# PASSAGE TO READ start
Phi-4-mini-instruct was chosen because of the its score to on the Instruction-Following Evaluation (IFEval); 73.78%. It's able to following instructions, formatting and generation.

Model specifications:

Parameters: 4B params
Architecture: Transformer-based causal language model
Context Window: 128k token context length
Language(s): Multilingual

Fine-Tuning Process

The process was executed on an A40 GPU Pod instance from Runpod. The requirements.txt was installed for further setup as shown below

# Python version (install separately or with pyenv / venv)
# python==3.11
scikit-learn==1.5.0
seaborn==0.13.2
plotly==5.22.0
pandas==2.2.2
matplotlib==3.10.8
scipy==1.10.1
pytest>=8.4
nltk==3.9.1
sentence-transformers==2.7.0
accelerate==1.12.0
transformers==4.57.6
git+https://github.com/felipemaiapolo/tinyBenchmarks
lm_eval==0.4.9.2
bert-score==0.3.13
deepspeed==0.18.4
wandb==0.19.11
datasets==4.5.0
evaluate==0.4.6
python-dotenv==1.1.0
tensorflow==2.20.0
tf-keras==2.20.1
ctransformers>=0.2.27

LoRA
(LoRA) Low Rank Adaptation was employed to reduce the number of trainable parameters by freezing the original weights and learning from only low-rank decomposition of weight updates. Although there is a slight performance drop when using LoRA, it allows you to save money on compute, thereby allowing you to fine tune massive models efficiently and effectively on limited resources. Below is the LoRA config used;

lora_config = LoraConfig(
    r=8,
    lora_alpha=16,
    target_modules=["q_proj", "v_proj", "k_proj", "o_proj"],
    lora_dropout = 0.05, # dataset is small, hence a low dropout value
    bias = "none",
    task_type="CAUSAL_LM"
)

trainable params: 1,572,864 || all params: 3,837,594,624 || trainable%: 0.0410

Parameter	Meaning
Rank (r)	This determines how much your adapters learn. By increasing this, the learning capacity increases, but this can overfit for small datasets.
Alpha (α)	This controls the strength of the adaptation via LoRA. A rule of thumb as read from this program is set α = 2r, so in my case, r = 8, so α = 2r = 16.
Dropout	This was set to 0.05 due to the size of the dataset and also to avoid overfitting.
Target Modules	As LoRA doesn't adapt the entire model, the target layers was selected which are; Query, Value, Key and Output projection vectors.
# PASSAGE TO READ end
# DATA ENTRIES start
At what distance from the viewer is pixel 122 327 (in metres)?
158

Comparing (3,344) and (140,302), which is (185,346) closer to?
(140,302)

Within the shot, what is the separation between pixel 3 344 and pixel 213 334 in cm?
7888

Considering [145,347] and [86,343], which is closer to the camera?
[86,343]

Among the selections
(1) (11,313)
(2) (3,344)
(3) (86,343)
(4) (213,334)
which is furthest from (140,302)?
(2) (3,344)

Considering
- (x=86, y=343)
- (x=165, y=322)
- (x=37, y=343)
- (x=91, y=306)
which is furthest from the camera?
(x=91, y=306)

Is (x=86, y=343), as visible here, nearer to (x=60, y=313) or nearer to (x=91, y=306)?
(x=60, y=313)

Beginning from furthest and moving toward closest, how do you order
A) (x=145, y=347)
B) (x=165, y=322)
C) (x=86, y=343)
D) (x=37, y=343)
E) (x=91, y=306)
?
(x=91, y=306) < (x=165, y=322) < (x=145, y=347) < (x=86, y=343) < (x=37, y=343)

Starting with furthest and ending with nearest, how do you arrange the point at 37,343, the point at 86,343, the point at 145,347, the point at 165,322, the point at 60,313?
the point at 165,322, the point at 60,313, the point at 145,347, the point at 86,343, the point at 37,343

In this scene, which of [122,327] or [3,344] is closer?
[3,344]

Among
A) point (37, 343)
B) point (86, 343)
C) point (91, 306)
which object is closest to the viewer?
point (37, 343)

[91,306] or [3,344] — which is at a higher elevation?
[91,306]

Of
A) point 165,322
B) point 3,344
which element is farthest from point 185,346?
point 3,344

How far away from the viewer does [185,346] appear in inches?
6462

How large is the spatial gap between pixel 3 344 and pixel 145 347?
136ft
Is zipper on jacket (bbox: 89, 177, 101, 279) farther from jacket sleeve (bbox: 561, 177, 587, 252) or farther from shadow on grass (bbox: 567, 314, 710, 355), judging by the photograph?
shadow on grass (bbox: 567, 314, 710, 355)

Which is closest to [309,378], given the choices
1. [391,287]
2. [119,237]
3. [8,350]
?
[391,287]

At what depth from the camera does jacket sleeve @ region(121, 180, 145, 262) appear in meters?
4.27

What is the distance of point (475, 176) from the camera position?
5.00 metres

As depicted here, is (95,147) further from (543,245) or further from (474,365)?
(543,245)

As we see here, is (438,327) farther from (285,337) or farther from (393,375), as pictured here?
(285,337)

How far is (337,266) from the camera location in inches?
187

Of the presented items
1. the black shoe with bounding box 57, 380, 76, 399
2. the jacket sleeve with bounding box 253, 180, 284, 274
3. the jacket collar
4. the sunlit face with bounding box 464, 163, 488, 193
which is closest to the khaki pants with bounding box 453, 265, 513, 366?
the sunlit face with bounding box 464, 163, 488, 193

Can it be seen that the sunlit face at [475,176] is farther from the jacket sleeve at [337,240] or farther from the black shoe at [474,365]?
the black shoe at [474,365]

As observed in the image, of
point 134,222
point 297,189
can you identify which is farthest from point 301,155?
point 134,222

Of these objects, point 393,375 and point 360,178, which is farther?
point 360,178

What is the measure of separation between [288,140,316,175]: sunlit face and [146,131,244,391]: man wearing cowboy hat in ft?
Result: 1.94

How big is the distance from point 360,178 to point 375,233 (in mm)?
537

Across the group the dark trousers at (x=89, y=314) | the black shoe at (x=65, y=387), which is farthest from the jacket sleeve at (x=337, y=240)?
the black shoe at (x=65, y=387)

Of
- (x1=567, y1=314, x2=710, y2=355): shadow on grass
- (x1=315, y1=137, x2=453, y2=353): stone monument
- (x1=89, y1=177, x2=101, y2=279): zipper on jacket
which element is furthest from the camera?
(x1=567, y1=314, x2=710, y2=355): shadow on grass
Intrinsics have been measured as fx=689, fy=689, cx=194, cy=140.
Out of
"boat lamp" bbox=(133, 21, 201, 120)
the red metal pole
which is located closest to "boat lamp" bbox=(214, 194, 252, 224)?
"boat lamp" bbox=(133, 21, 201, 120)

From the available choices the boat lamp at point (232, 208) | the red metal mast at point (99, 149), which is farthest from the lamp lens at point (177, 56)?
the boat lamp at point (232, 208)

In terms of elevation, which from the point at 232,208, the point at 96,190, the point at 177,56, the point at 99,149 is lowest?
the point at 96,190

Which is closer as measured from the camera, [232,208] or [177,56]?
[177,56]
# DATA ENTRIES end
## OBJECTIVES
**1)** In the fine-tuning write-up, what hardware was the fine-tuning process run on?
**2)** From the records, output the lines starting at the one containing "Of the presented items" and ending at the one containing "which is closest to the" as a Markdown table with the columns Row and Line, leaving out any blank lines.
The text and the records were taken from unrelated sources.

## ANSWERS PROVIDED
**1)** An A40 GPU Pod instance from Runpod.

**2)**
| Row | Line |
|---|---|
| 1 | Of the presented items |
| 2 | 1. the black shoe with bounding box 57, 380, 76, 399 |
| 3 | 2. the jacket sleeve with bounding box 253, 180, 284, 274 |
| 4 | 3. the jacket collar |
| 5 | 4. the sunlit face with bounding box 464, 163, 488, 193 |
| 6 | which is closest to the khaki pants with bounding box 453, 265, 513, 366? |